Nvidia introduced a reference design platform for GPU-accelerated Arm-based servers. Arm, Ampere, Cray, Fujitsu, HPE, and Marvell are all going to build such servers for a variety of applications including, of course, supercomputing, the GPU vendor announced at Supercomputing 2019 in Denver.

Nvidia has been casually experimenting with Arm processors for supercomputers for at least 8 years, but its full support had previously been reserved for the x86 and Power ecosystems. Last summer it vowed to fully support Arm with its CUDA-X software platform, and today’s announcement is delivering on that promise. The company is initially making its Arm-compatible software development kit available as a preview.

Nvidia had two other announcements at the conference. One was the introduction of a software suite called Magnum IO that is “optimized to eliminate storage and input/output bottlenecks” in data centers by creating a path for GPUs to access data from memory directly, gaining a performance boost largely by bypassing CPUs. The other was the availability of a new kind of GPU-accelerated supercomputer in the cloud, accessible through Microsoft Azure.

Reference server
Arm is increasingly being used in supercomputing. Nvidia reported that Oak Ridge and Sandia National Laboratories (U.S.), the University of Bristol (U.K.), and Riken (Japan), have all begun testing GPU-accelerated Arm-based computing systems. Arm’s success in the supercomputing sector has caught the attention of hyperscale-cloud operators and enterprises.

Nvidia's Arm server reference design

Nvidia's Arm server reference design

The Arm architecture was designed for high throughput, low application latency, and power management. Arm licensees note that mix of features is particularly germane to artificial intelligence (AI) and machine learning (ML) workloads in data centers.

An issue for Nvidia is ensuring that its GPUs work with other companies’ individual Arm implementations, and in a private briefing with the media, Nvidia made it clear that it is going through the rigorous process of assuring integration with the likes of Ampere, Fujitsu and Marvell will be smooth.

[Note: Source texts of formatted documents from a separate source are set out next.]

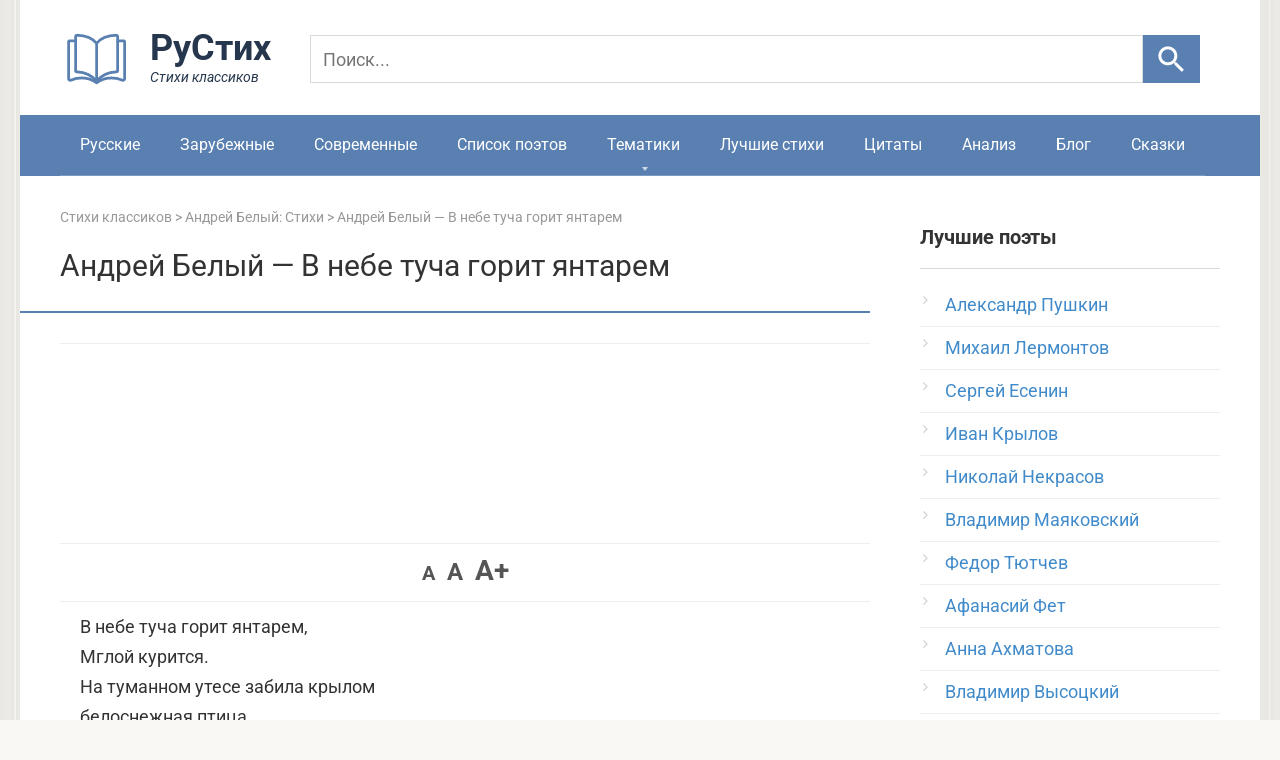

--- FILE ---
content_type: text/html; charset=utf-8
request_url: https://www.google.com/recaptcha/api2/aframe
body_size: 270
content:
<!DOCTYPE HTML><html><head><meta http-equiv="content-type" content="text/html; charset=UTF-8"></head><body><script nonce="zXnC9BBAg5Ardo3LS569Mw">/** Anti-fraud and anti-abuse applications only. See google.com/recaptcha */ try{var clients={'sodar':'https://pagead2.googlesyndication.com/pagead/sodar?'};window.addEventListener("message",function(a){try{if(a.source===window.parent){var b=JSON.parse(a.data);var c=clients[b['id']];if(c){var d=document.createElement('img');d.src=c+b['params']+'&rc='+(localStorage.getItem("rc::a")?sessionStorage.getItem("rc::b"):"");window.document.body.appendChild(d);sessionStorage.setItem("rc::e",parseInt(sessionStorage.getItem("rc::e")||0)+1);localStorage.setItem("rc::h",'1768463379410');}}}catch(b){}});window.parent.postMessage("_grecaptcha_ready", "*");}catch(b){}</script></body></html>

Marvell issued a separate announcement about Nvidia GPU support of its ThunderX family of Arm-based server processors, which it said were particularly suitable for AI and ML.

Nvidia also noted its reference platform “also benefits from strong collaboration with Cray, a Hewlett Packard Enterprise company, and HPE, two early providers of Arm-based servers.”

The GPU-accelerated server platform includes CUDA-X libraries and development tools for accelerated computing. Nvidia said a wide range of high performance computing (HPC) software companies have used NVIDIA CUDA-X libraries to build GPU-enabled management and monitoring tools that run on Arm-based servers.

Magnum IO
Data centers have been experimenting with different approaches to interconnect to accelerate their operations. That’s where Nvidia’s Magnum IO comes in.

Its key feature is GPUDirect, which Nvidia said provides a path for data to bypass CPUs and travel on “open highways” offered by GPUs, storage and networking devices. Another element is GPUDirect Storage, which Nvidia said enables researchers to bypass CPUs when accessing storage and quickly access data files for simulation, analysis or visualization.

In the media briefing, Nvidia said Magnum IO delivers up to 20x faster data processing, based on the TPC-H benchmark – a level of performance Nvidia said was suitable to carry out complex financial analysis, climate modeling and other HPC workloads.

The company said it developed Magnum IO with DataDirect Networks, Excelero, IBM, Mellanox and WekaIO.

The Nvidia DGX SuperPOD

The Nvidia DGX SuperPOD

Magnum IO software is available now, with the exception of GPUDirect Storage, which is currently available to select early-access customers. Broader release of GPUDirect Storage is planned for the first half of 2020, the company said.

Azure supercomputer
Nvidia also announced the availability of what it described as a new kind of GPU-accelerated supercomputer. Azure’s new NDv2 instance offers up to 800 Nvidia V100 Tensor Core GPUs interconnected on a single Mellanox InfiniBand backend network.

The most basic NC6 (6-core) instance is available for 90 cents an hour — 30 cents with a long-term subscription.

As a practical matter, what does that mean? Nvidia and Microsoft used 64 NDv2 instances on a pre-release version of the cluster to train BERT (a commonly-used conversational AI model), in roughly three hours.

Nvidia said all NDv2 instances benefit from the GPU-optimized HPC applications, machine learning software and deep learning frameworks like TensorFlow, PyTorch and MXNet from the NVIDIA NGC container registry and Azure Marketplace.